● Work to complete: In the entries below, spot each line with the word "days" and copy it.

● Given data:
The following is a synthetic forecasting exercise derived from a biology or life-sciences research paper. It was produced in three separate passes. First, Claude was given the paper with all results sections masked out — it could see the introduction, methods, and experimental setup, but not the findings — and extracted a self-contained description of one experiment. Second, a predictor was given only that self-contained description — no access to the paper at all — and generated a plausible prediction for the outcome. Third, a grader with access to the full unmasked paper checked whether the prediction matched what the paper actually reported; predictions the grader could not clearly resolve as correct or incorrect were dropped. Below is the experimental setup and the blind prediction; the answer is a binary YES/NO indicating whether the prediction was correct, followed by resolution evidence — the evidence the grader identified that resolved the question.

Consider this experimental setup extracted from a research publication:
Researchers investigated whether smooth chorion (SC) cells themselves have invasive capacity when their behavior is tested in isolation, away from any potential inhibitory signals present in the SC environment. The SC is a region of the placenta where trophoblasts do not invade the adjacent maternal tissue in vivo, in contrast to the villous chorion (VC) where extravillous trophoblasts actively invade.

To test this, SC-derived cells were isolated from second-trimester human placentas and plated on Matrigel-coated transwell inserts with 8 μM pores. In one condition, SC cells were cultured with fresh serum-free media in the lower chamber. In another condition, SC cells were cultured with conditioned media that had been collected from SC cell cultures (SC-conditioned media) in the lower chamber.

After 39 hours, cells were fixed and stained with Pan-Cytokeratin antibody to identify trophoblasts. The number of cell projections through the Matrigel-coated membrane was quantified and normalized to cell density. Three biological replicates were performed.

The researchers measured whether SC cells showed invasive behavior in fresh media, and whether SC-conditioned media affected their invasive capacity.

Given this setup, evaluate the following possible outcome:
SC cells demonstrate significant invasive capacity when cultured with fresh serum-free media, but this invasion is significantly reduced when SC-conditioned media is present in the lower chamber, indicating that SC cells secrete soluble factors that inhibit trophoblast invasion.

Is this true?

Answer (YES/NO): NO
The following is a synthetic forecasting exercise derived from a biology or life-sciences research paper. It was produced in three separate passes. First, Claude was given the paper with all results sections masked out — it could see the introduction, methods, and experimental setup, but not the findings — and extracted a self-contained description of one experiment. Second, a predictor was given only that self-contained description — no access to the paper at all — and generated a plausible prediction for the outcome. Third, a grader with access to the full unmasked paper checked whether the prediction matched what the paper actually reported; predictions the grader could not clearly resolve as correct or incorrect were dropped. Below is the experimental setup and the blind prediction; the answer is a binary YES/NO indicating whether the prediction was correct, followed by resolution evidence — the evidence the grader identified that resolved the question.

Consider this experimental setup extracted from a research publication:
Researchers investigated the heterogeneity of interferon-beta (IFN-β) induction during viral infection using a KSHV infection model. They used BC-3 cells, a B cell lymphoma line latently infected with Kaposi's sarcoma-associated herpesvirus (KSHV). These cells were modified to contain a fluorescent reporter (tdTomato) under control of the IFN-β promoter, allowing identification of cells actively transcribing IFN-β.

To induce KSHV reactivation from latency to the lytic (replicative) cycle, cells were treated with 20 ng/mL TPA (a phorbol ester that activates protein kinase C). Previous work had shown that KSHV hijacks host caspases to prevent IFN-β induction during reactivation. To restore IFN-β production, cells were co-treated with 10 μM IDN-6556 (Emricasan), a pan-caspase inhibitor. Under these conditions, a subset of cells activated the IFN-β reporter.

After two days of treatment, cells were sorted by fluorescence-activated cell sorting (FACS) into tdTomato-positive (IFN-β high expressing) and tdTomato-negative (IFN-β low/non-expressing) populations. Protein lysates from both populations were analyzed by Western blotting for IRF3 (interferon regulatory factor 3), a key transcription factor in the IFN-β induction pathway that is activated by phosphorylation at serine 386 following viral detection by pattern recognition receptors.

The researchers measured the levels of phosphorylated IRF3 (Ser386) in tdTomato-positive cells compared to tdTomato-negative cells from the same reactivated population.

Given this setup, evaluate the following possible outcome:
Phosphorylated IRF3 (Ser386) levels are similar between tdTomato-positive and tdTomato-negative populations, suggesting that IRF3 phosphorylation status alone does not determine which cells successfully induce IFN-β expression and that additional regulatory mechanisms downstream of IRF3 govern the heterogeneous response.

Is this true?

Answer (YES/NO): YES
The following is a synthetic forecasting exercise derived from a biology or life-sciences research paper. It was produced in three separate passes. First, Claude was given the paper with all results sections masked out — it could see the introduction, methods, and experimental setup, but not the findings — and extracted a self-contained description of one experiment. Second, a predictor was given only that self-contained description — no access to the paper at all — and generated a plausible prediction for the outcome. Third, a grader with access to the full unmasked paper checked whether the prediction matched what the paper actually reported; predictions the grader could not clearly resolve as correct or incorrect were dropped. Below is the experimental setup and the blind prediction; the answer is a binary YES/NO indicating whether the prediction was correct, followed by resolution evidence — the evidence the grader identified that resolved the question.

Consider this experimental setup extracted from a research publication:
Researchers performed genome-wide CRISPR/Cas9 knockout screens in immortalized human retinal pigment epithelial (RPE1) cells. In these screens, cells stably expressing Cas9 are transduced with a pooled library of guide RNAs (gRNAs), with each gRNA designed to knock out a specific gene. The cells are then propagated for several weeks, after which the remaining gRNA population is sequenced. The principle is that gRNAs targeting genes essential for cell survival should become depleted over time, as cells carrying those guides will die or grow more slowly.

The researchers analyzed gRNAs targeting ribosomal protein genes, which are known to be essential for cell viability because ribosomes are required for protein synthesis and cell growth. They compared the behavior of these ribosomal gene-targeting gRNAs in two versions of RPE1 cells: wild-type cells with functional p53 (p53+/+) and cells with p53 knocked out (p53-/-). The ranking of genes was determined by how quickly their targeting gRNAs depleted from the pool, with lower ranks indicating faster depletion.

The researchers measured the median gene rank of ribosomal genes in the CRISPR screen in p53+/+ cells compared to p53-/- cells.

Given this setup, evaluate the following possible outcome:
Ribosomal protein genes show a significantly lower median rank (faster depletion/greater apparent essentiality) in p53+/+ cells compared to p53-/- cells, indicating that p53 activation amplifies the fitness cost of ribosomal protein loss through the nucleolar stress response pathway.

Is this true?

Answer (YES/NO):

* * *

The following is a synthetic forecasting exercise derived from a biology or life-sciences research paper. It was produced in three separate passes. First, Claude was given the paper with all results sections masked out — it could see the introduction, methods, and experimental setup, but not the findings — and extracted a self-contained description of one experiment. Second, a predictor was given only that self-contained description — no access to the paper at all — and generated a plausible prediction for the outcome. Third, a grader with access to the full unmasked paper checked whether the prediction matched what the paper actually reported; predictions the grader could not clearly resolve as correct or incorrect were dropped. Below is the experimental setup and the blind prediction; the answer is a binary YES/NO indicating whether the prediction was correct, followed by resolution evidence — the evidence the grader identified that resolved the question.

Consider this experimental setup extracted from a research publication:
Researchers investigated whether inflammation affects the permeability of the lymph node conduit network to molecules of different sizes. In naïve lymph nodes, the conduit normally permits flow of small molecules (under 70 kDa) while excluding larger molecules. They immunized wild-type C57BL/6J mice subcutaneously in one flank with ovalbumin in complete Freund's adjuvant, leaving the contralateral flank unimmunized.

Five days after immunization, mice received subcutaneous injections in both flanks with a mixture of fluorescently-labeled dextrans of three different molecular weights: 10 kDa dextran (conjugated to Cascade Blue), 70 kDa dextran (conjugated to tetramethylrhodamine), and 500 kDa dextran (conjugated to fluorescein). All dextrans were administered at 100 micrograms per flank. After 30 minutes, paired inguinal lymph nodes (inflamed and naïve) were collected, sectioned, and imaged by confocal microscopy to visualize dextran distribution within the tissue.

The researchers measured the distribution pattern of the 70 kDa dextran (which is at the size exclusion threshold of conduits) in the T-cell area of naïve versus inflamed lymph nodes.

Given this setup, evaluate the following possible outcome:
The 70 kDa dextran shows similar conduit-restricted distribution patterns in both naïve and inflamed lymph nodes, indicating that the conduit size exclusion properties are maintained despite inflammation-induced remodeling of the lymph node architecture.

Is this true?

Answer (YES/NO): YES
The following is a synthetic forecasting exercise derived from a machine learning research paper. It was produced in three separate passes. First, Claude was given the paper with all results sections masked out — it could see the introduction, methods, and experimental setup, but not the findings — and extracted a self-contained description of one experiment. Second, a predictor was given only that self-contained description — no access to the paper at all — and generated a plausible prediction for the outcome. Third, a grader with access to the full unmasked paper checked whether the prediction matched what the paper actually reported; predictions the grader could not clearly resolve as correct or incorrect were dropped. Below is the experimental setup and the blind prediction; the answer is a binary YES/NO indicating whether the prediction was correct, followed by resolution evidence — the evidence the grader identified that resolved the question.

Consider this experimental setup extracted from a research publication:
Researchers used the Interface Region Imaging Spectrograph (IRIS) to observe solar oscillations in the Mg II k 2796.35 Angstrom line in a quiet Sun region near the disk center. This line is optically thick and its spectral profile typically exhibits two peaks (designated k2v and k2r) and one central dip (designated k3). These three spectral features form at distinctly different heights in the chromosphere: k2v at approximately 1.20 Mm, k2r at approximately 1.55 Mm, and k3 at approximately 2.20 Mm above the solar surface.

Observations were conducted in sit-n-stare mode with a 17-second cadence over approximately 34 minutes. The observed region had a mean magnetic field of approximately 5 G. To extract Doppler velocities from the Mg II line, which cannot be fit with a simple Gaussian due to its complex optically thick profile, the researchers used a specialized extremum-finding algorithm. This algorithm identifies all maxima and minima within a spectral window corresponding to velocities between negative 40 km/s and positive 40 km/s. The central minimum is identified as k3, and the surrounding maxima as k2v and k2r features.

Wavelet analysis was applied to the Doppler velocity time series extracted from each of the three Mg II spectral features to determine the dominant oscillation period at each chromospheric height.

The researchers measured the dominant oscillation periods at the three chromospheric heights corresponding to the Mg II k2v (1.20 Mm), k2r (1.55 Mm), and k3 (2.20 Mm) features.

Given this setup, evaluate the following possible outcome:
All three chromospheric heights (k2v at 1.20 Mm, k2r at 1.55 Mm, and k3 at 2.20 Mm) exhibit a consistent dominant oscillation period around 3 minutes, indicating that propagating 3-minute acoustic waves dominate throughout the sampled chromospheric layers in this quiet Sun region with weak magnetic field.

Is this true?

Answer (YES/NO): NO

● Result of the task:
After two days of treatment, cells were sorted by fluorescence-activated cell sorting (FACS) into tdTomato-positive (IFN-β high expressing) and tdTomato-negative (IFN-β low/non-expressing) populations. Protein lysates from both populations were analyzed by Western blotting for IRF3 (interferon regulatory factor 3), a key transcription factor in the IFN-β induction pathway that is activated by phosphorylation at serine 386 following viral detection by pattern recognition receptors.
Five days after immunization, mice received subcutaneous injections in both flanks with a mixture of fluorescently-labeled dextrans of three different molecular weights: 10 kDa dextran (conjugated to Cascade Blue), 70 kDa dextran (conjugated to tetramethylrhodamine), and 500 kDa dextran (conjugated to fluorescein). All dextrans were administered at 100 micrograms per flank. After 30 minutes, paired inguinal lymph nodes (inflamed and naïve) were collected, sectioned, and imaged by confocal microscopy to visualize dextran distribution within the tissue.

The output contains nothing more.